University Janitors Argue Cuts
The University of Minnesota recently rolled out an overhauled custodian program, which consisted of leaner janitor ranks and a new team cleaning approach. According to reports from the Pioneer Press, university administrators expect the changes to save $3.1 million a year and result in a cleaner campus, but the union representing custodians questions both predictions. It's fighting the changes amid tense contract negotiations.
Mike Berthelsen, the associate vice president for facilities management, said the revamped program will be an adjustment - among many needed as the university faces more than $90 million in budget cuts over the next two years.

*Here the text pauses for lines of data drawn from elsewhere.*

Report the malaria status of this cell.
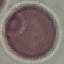

Uninfected.

Automatically extracted cell patch, resized to 64 × 64 pixels. Acquired by smartphone through the microscope eyepiece. Thin blood film. Giemsa-stained preparation.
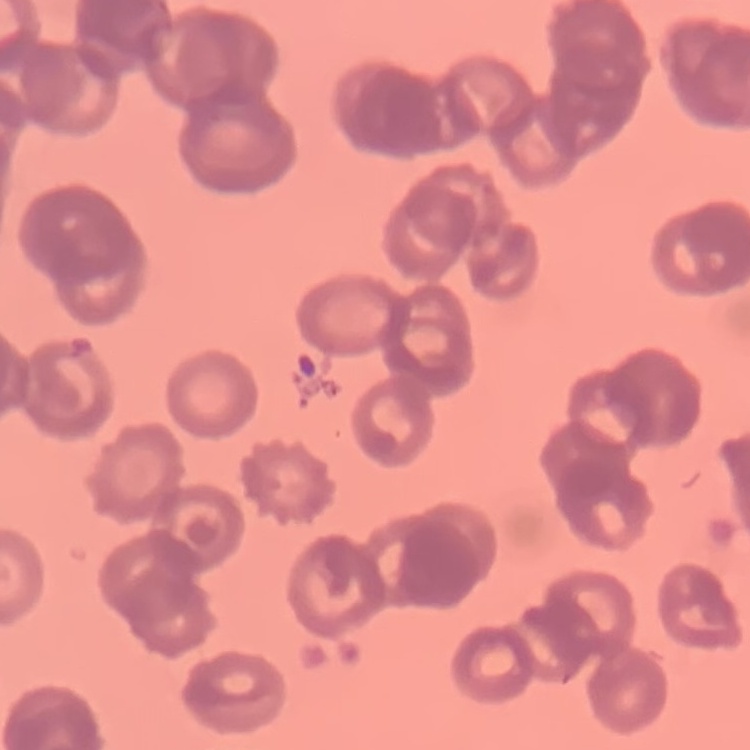

Summary:
  - Red blood cell morphology: rouleaux formation
  - Image type: square crop of a larger photomicrograph
  - Preparation: thin peripheral smear
  - Stain: Field's or Giemsa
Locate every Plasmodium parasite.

As part of the overhaul, the university invested $1.5 million in updated cleaning equipment and reduced its custodian work force by 52 employees - or more than 10 percent - through attrition and early retirement incentives. The university believes the leaner custodial team will keep up thanks to a team cleaning approach.
Before, each custodian was responsible for all tasks involved in maintaining an assigned area. Now, a team of custodians will each perform a specific task in cleaning a larger area. Officials say that approach will save time shifting gears and making trips to custodial closets for equipment.
Union officials say the change would take away a sense of connection and ownership custodians had in their assigned areas. There is also concern about repetitive motion injuries. It has filed a grievance about the changes, which union leaders argue should have been part of ongoing contract negotiations.